Barely a month after receiving word that a new home had been found for them, the second company of Welshmen was on its way. On April 17, their ship pulled out of Liverpool, and then, after laying over a week in Dublin, set sail for America on May 1. We know that the emigration party included the eleven members of the Foulke family, Hugh Roberts returning from his completed mission, and Thomas Evans‘ three brothers — Robert, Cadwallader, and Owen — with their families, but beyond that, none of the remaining emigrants can be identified with certainty. It is generally believed, however, that the dozen-or-so families that eventually settled Gwynedd sailed to America together.

To be continued in the November, 1992 edition.

Special thanks to Phil Johnson Ruth for this article.


Date: June 20, 1992
Time: 10:00 AM - 4:00 PM
Location: Foulkeways Retirement Community Route 202 & Sumneytown Pike
Gwynedd, PA

All family members are urged to attend

Call Bruce Foulke for more information (xxx) xxx-xxxx


Well, another Fall and Winter have passed and another year closer to the "Big Event" — the 300th year reunion of the descendants of Edward and Eleanor Foulke. My heart is growing with profound enthusiasm for this project because of the great response, support and participation that we are receiving (we hear from ten to twenty new family members each month).

At our last meeting we established a By-Law Committee. The members are working feverishly to complete the by-laws in order to set up a non-profit foundation to continue to preserve our heritage so that our children's children will be able to look back to see what we did in the 1990's.

On behalf of all of the committees, I would really like to extend an invitation to all family members to get involved with the Reunion. I know the committees could use another 50 to 100 or more people in order to prepare for our 1998 reunion. We could really use your input and knowledge and any time you could contribute to help your family.

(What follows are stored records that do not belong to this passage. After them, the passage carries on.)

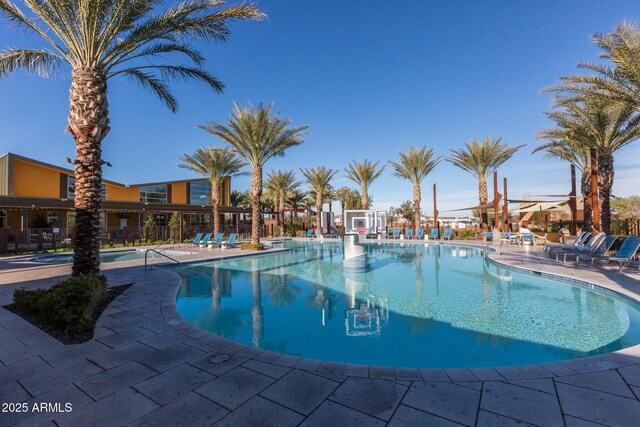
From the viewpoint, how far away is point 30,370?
343 cm

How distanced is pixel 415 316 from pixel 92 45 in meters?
9.91

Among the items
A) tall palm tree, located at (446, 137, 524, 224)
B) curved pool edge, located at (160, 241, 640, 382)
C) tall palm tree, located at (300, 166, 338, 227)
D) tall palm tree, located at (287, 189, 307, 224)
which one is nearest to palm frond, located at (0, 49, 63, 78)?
curved pool edge, located at (160, 241, 640, 382)

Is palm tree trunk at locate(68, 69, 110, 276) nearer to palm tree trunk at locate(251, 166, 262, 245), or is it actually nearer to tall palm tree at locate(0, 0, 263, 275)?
tall palm tree at locate(0, 0, 263, 275)

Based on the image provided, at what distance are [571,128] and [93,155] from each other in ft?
67.3

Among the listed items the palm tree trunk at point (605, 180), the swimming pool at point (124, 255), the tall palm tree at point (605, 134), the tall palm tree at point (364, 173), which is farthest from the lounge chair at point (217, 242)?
the palm tree trunk at point (605, 180)

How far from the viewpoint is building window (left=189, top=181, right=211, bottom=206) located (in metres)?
33.8

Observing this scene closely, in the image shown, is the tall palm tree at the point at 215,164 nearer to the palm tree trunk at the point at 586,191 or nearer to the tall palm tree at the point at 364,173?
the tall palm tree at the point at 364,173

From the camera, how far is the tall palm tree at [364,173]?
94.9ft

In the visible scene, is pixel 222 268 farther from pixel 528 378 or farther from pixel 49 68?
pixel 528 378

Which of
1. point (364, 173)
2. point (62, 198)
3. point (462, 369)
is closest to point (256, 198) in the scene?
point (364, 173)

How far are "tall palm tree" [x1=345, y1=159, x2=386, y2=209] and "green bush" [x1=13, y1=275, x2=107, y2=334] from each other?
2538 centimetres

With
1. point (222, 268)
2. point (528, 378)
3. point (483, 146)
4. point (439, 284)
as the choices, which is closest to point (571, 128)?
point (483, 146)

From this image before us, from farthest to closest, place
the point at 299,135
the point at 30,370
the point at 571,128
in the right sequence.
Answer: the point at 299,135, the point at 571,128, the point at 30,370

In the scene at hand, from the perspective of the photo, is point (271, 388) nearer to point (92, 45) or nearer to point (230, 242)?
point (92, 45)
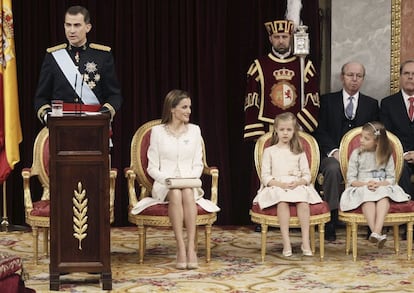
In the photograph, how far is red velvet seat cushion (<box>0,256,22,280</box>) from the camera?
470 centimetres

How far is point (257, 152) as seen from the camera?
22.9 feet

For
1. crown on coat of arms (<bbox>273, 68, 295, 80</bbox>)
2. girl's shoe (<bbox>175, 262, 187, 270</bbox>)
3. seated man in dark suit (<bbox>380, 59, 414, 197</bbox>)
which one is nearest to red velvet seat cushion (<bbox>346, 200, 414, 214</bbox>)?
seated man in dark suit (<bbox>380, 59, 414, 197</bbox>)

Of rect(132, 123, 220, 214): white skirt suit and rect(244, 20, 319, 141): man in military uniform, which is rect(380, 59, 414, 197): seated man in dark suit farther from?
rect(132, 123, 220, 214): white skirt suit

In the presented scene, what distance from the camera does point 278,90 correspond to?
782cm

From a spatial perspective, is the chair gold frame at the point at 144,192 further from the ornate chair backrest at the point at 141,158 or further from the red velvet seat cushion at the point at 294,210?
the red velvet seat cushion at the point at 294,210

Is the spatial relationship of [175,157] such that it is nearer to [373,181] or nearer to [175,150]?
[175,150]

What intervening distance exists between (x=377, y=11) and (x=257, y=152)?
1.86 meters

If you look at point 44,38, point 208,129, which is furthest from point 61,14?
point 208,129

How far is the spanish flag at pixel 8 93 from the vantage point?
7.60 m

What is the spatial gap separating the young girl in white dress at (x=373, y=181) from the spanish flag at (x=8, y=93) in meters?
2.70

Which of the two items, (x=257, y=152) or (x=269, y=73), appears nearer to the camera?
(x=257, y=152)

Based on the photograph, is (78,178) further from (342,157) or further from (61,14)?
(61,14)

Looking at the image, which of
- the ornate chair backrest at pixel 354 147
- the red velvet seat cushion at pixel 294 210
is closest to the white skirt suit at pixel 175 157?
the red velvet seat cushion at pixel 294 210

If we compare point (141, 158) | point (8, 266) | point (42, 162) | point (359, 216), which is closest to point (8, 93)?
point (42, 162)
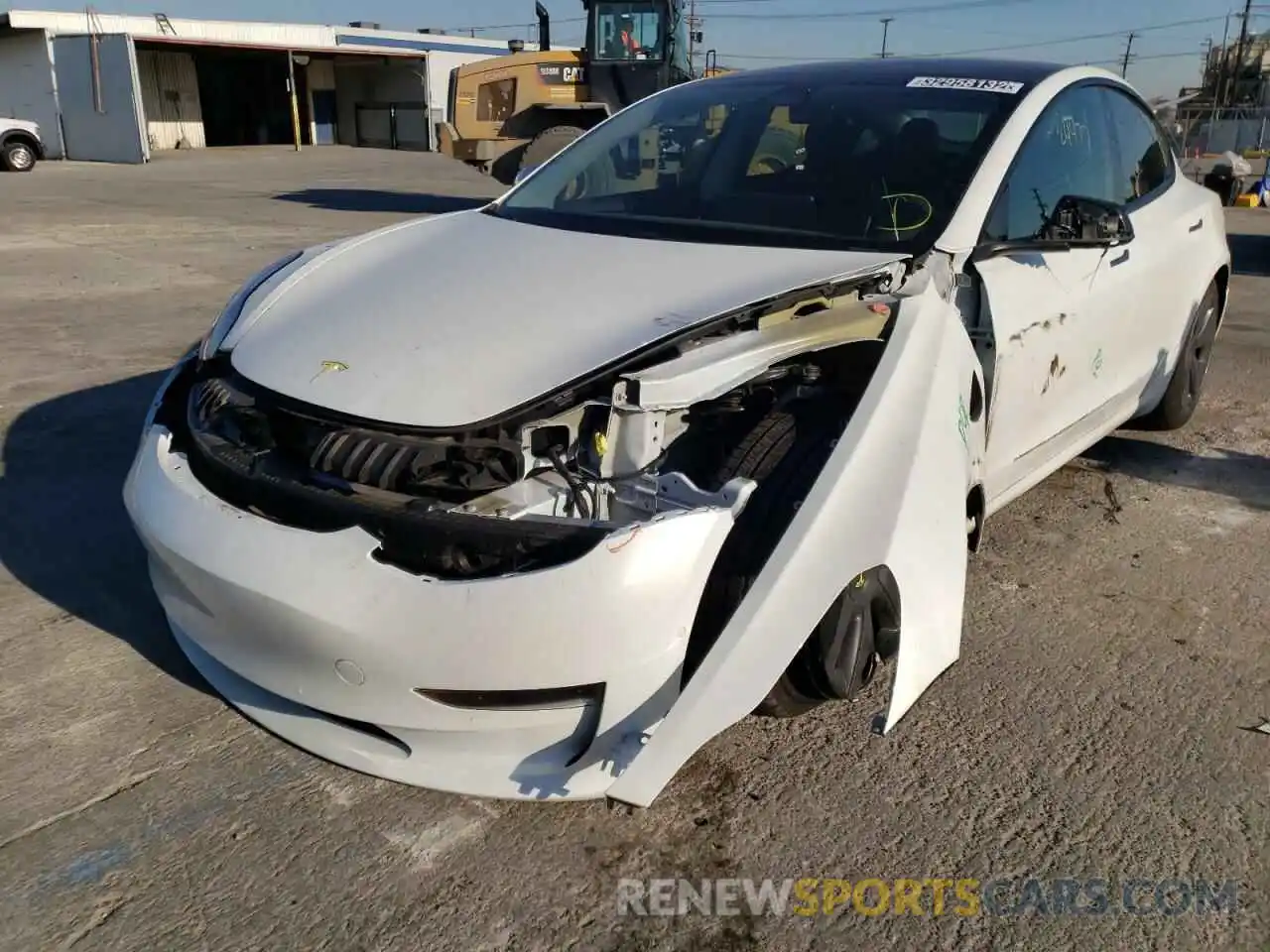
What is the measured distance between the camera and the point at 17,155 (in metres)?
23.8

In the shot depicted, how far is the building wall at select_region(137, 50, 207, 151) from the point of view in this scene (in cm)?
3559

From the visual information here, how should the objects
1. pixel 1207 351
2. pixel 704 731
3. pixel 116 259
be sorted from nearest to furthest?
pixel 704 731, pixel 1207 351, pixel 116 259

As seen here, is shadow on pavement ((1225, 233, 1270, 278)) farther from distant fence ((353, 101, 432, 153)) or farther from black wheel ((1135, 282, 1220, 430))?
distant fence ((353, 101, 432, 153))

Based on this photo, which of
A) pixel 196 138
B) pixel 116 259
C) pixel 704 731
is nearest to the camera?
pixel 704 731

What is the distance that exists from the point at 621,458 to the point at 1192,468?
10.4ft

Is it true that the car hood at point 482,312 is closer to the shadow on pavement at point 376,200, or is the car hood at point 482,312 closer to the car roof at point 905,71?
the car roof at point 905,71

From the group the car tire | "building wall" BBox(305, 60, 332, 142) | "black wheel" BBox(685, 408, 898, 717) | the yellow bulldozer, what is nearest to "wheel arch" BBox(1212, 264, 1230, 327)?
"black wheel" BBox(685, 408, 898, 717)

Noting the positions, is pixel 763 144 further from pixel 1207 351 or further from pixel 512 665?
pixel 1207 351

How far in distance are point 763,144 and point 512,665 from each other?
87.0 inches

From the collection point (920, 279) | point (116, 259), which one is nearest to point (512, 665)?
point (920, 279)

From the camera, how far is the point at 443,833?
2.16m

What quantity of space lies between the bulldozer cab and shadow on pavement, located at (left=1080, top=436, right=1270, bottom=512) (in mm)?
10714

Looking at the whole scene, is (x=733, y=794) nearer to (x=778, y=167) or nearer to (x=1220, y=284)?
(x=778, y=167)

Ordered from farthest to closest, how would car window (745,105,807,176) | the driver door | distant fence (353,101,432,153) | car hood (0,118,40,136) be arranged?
1. distant fence (353,101,432,153)
2. car hood (0,118,40,136)
3. car window (745,105,807,176)
4. the driver door
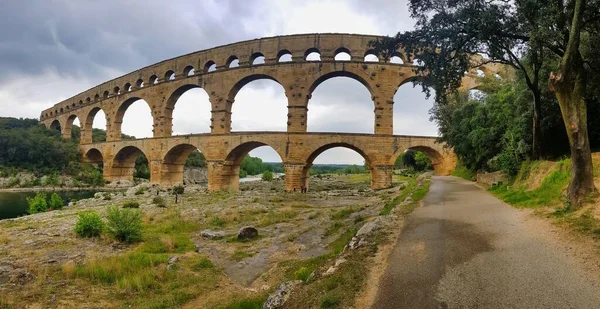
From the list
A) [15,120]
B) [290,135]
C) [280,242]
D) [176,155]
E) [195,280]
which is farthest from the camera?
[15,120]

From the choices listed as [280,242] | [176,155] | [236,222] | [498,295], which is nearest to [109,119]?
[176,155]

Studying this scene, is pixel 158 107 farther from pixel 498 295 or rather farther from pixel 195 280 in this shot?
pixel 498 295

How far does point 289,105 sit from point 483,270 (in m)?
22.0

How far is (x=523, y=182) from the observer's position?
11000mm

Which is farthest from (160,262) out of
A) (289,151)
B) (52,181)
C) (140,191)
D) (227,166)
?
(52,181)

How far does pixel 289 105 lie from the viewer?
83.3 ft

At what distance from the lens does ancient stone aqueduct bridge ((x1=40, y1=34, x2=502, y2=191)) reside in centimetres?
2447

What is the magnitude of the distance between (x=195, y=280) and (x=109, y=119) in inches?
1423

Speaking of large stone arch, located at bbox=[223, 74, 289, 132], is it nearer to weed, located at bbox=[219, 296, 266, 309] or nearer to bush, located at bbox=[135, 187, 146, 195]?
bush, located at bbox=[135, 187, 146, 195]

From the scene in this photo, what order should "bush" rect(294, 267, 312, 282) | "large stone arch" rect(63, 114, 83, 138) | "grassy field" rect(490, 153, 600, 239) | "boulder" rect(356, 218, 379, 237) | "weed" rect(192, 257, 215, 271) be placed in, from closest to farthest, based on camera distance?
"bush" rect(294, 267, 312, 282)
"grassy field" rect(490, 153, 600, 239)
"boulder" rect(356, 218, 379, 237)
"weed" rect(192, 257, 215, 271)
"large stone arch" rect(63, 114, 83, 138)

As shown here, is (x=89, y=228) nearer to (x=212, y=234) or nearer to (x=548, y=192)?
(x=212, y=234)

On February 1, 1992 there was a Southeastern Regional Reunion held in Kissimmee, Florida which was successful in getting new family members, that had never met each other, to meet and get their input and ideas for the reunion. They saw a video tape of Coed Y Foel ISAF made by me in 1987. Many cousins have never seen the original Foulke homestead in Wales. We are hoping to promote regional reunions all over the country so that you can meet other family members and get your ideas.

One ironic note is that cousin Carol Laycock of Florissant, Missouri found two close relatives living near her. One was Andy Foulke who was living in the same apartment complex as Bob Foulke. Andy and Bob did not even know each other much less that they were related. It is a small world. One of our goals is to publish a Foulke address and phone list that will be distributed to every member of the family so that you can see who is living near you. I am sure you will be surprised to find our family spread across the country and how close some family members actually are to where you live.

On another note, our next Reunion Committee meeting will be held on Saturday, June 20, 1992 at the Foulkeways Retirement Community located at Route 202 and Sumneytown Pike in Gwynedd, PA. We would love to have a hundred or more cousins attend this meeting. There will be a video of "Coed-Y-Foel ISAF", pictures and books, and of course, your family members. There also will be another workshop segment where we will break out into various Committees. Again, we really need a tremendous number of people to help put this program together. Remember, it is your family and your heritage.

On a final note, I would like to remind everybody that, in order to be able to accomplish this reunion, we need to have family members contribute, $10.00 for a single person and $20.00 for a family every year, to help defray the cost of postage, compiling the newsletter, communications, etc. in preparing for this reunion. Please send your contributions and donations quickly. I hope to see everybody at the June 20th meeting and I know I definitely will see you at the 1998 reunion.

Have a happy and sunny summer.

Respectfully Your Cousin,
Bruce Foulke


Who do you know that may be one of the oldest living descendents of Edward and Eleanor Foulke?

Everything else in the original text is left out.